WASHINGTON, Sept. 16 (UPI) -- A top U.S. diplomat said Sunday there was no evidence to suggest the protest that led to the sacking of a U.S. consulate in Libya was part of a terrorist plot.
Susan Rice, U.S. ambassador to the United Nations, said the preliminary investigation into the deadly demonstration in Benghazi found that armed extremists took advantage of the uproar in the streets.
"It seems to have been hijacked, let us say, by some individual clusters of extremists who came with heavier weapons, weapons that as you know in -- in the wake of the revolution in Libya ... are quite common and accessible," Rice said on ABC's "This Week. "And it then evolved from there."
What evolved was a breaching of the consulate perimeter and the death of U.S. Ambassador Chris Stevens and three other Americans. The incident appeared to spawn additional anti-American protests around the Arab world and election-year sparring between Republican and Democratic leaders of the Obama administration's actions in the region.
Rice said on CNN's "State of the Union" the attack should not be viewed from the United States as typical of Libya. "I have been to Libya and walked the streets of Benghazi myself," she said. "Despite what we saw in that horrific incident where some mob was hijacked ultimately by a handful of extremists, the United States is extremely popular. The outpouring of sympathy and support for Ambassador Stevens and his colleagues from the government, from people is evidence of that."
Sen. John McCain, R-Ariz., said CBS' "Face the Nation" the administration was naïve to think the Benghazi violence was not the work of al-Qaida or other violent extremists. "Most people don't bring rocket-propelled grenades and heavy weapons to a demonstration," McCain said. "That was an act of terror. For anyone to disagree with that fundamental fact I think is really ignoring the facts."
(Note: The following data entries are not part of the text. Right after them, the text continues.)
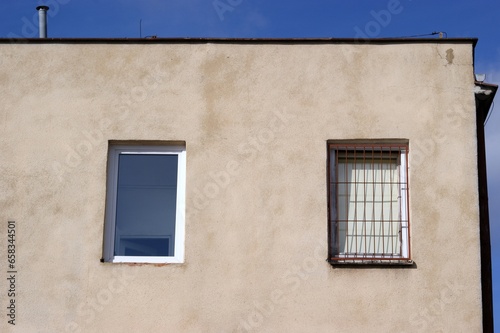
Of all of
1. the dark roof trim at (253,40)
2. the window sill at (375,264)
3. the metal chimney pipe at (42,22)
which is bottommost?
the window sill at (375,264)

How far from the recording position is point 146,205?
10820 millimetres

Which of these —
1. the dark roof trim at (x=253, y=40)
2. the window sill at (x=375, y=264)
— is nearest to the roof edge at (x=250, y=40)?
the dark roof trim at (x=253, y=40)

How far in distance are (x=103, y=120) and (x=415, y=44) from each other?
3869mm

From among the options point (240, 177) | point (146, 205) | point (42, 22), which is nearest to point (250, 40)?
point (240, 177)

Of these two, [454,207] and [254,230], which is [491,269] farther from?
[254,230]

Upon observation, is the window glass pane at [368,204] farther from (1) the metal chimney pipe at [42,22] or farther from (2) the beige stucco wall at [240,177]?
(1) the metal chimney pipe at [42,22]

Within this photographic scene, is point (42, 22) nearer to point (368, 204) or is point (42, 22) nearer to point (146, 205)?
point (146, 205)

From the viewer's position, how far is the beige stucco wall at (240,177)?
10.2m

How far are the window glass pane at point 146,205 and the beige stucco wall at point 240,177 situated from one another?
287mm

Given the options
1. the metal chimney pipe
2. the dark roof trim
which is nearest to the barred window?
the dark roof trim

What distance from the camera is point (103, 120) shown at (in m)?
10.8

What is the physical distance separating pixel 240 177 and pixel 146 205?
120cm

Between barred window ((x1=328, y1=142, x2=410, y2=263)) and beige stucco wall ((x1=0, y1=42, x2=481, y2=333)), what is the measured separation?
198 mm

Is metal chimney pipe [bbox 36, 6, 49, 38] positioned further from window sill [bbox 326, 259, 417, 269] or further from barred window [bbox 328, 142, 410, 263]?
window sill [bbox 326, 259, 417, 269]
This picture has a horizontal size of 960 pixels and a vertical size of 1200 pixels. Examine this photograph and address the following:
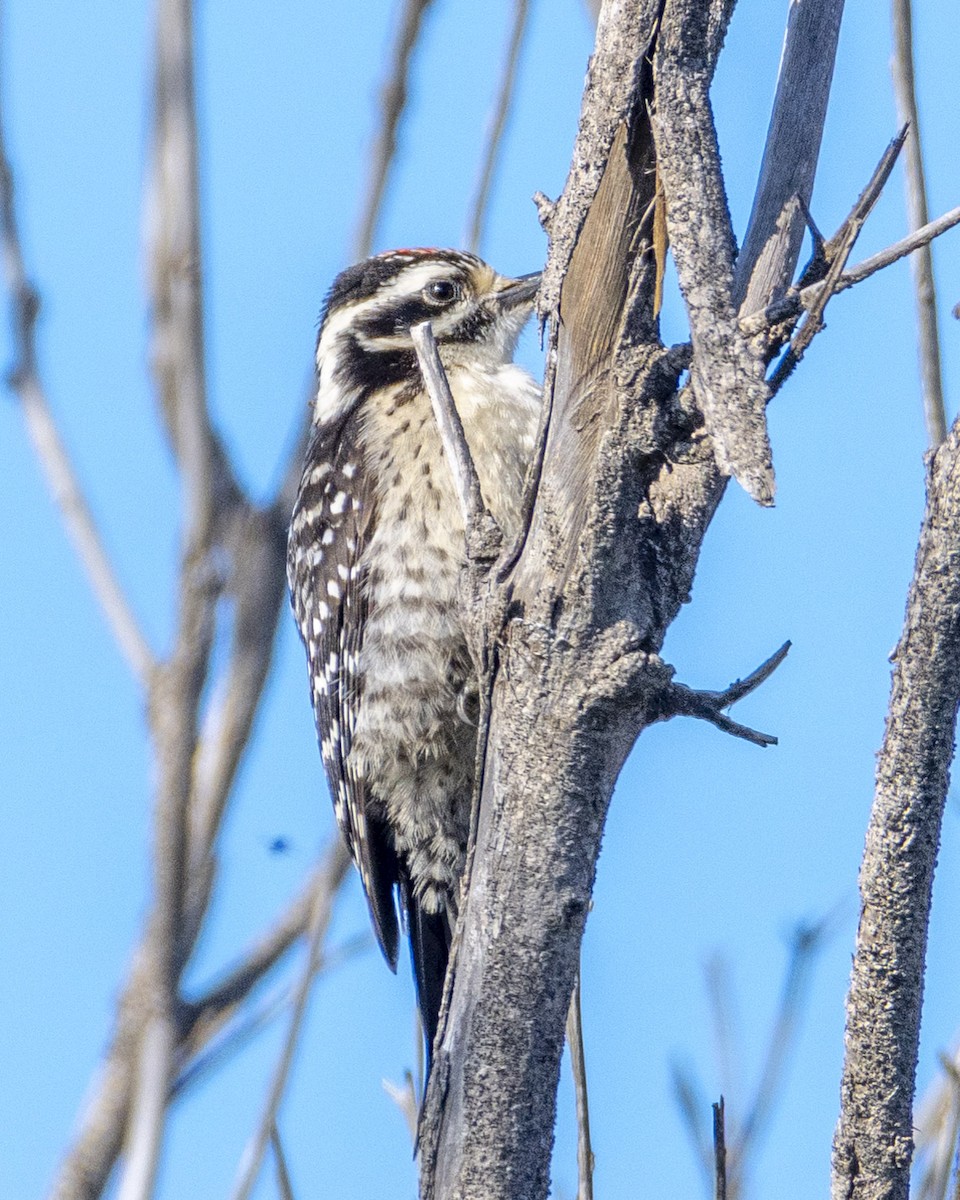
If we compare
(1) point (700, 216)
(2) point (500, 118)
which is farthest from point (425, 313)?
(1) point (700, 216)

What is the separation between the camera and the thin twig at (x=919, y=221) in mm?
2398

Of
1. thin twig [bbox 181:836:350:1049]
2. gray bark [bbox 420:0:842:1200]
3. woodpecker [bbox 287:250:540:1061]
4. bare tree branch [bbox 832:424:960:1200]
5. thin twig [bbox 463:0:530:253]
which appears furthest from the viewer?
woodpecker [bbox 287:250:540:1061]

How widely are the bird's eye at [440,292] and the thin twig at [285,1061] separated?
6.65ft

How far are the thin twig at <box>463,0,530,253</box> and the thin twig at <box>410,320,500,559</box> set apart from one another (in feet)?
2.94

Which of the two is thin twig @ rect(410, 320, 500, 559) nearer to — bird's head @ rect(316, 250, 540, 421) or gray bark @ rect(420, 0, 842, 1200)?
gray bark @ rect(420, 0, 842, 1200)

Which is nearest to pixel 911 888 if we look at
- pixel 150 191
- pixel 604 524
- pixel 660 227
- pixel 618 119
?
pixel 604 524

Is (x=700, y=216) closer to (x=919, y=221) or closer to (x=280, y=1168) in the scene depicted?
(x=919, y=221)

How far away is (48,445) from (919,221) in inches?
61.7

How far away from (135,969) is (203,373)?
1.00 metres

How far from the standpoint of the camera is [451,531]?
12.0ft

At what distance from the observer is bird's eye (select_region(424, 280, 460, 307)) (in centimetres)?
425

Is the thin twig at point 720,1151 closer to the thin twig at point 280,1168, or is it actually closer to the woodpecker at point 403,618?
the thin twig at point 280,1168

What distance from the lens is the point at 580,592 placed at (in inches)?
82.3

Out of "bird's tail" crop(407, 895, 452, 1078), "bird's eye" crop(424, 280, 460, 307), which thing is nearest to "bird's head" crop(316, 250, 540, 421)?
"bird's eye" crop(424, 280, 460, 307)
McCain said he did not dispute the assumption the United States was popular among most Libyans, but he said those that did not share that sentiment were being emboldened by a seeming weakness from the United States. "It was Osama bin Laden who said when people see the strong horse and the weak horse, people like the strong horse," McCain said. "Right now, the United States is the weak horse."
Israeli Prime Minister Binyamin Netanyahu said a seeming U.S. disengagement was also emboldening Iran into pressing forward with developing nuclear weapons. He said the United States needed to stop being preoccupied with the election year and step up to the plate to head off a potential crisis.
"I think you should have a red line communicated to Iran," Netanyahu said. "I know that people value flexibility. I think that's important. But I think at this late stage of the game, I think Iran needs to see clarity."
Rice responded the United States had indeed drawn a red line in the sand on Iran and that President Obama had not discounted bringing the U.S. military into the equation. "All options remain on the table," she said on "Fox News Sunday. "The president has been very clear about that and that includes the military option. This is not a policy of containment, it's a policy to prevent Iran from acquiring a nuclear weapon."
Rep. Peter King, R-N.Y., said on NBC's "Meet the Press" the Obama administration was contributing to the problem with its rush to pull U.S. troops out of Iraq and Afghanistan and the wide berth it was giving the "Arab Spring" movement. "What he is doing by that is telling our allies they can't trust us and he's also telling unaligned that the U.S. is not a reliable ally," said King.